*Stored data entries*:
┄┄┄┄┄┄┄┄┄┄

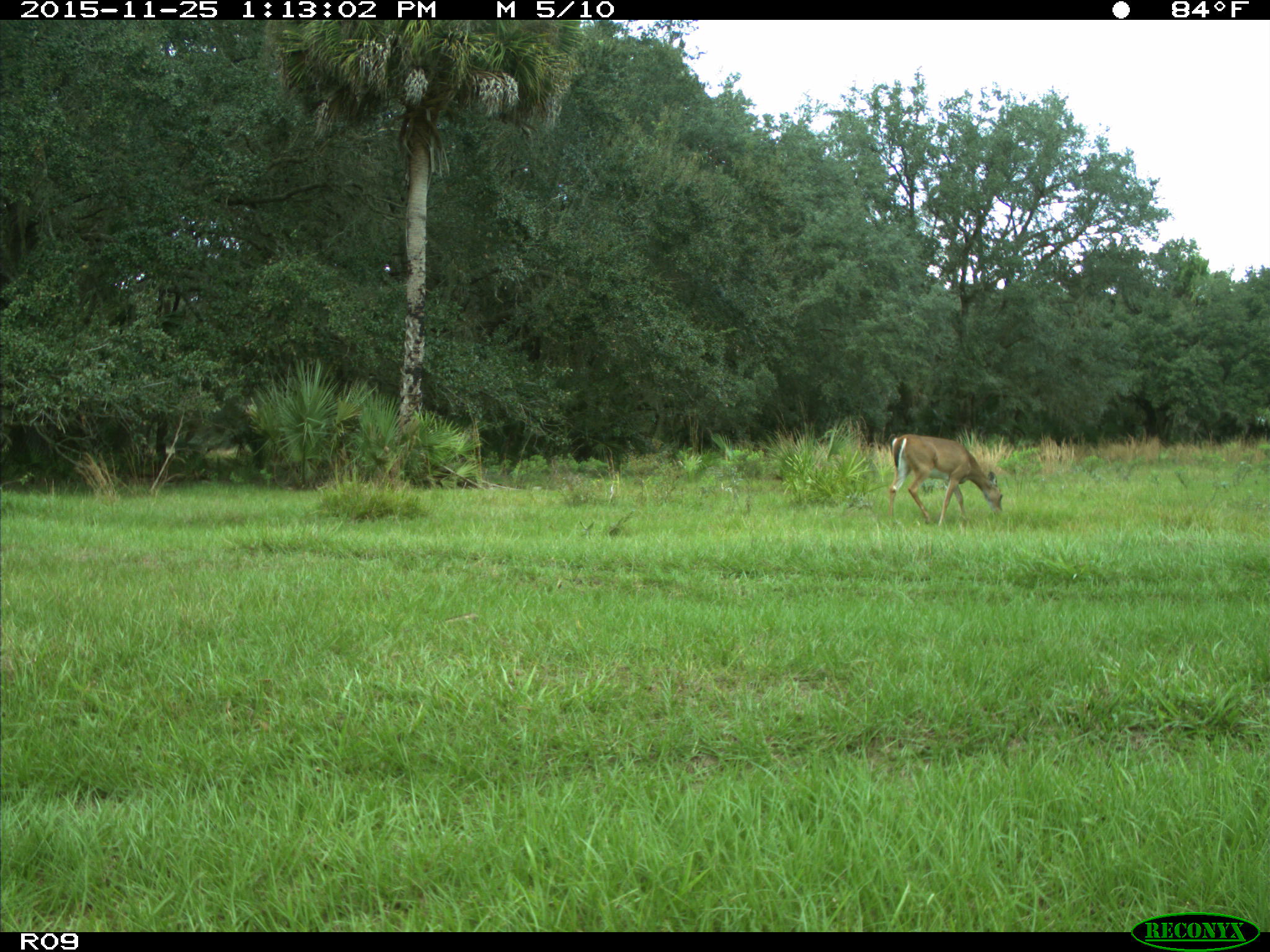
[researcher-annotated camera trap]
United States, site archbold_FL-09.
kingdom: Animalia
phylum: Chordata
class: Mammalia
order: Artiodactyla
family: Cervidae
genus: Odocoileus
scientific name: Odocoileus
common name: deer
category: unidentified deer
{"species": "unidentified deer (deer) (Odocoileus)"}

┄┄┄┄┄┄┄┄┄┄

*Work instructions*: Repeat the entries exactly and keep the pictures out of the copy.

*Answer section*:
[researcher-annotated camera trap]
United States, site archbold_FL-09.
kingdom: Animalia
phylum: Chordata
class: Mammalia
order: Artiodactyla
family: Cervidae
genus: Odocoileus
scientific name: Odocoileus
common name: deer
category: unidentified deer
{"species": "unidentified deer (deer) (Odocoileus)"}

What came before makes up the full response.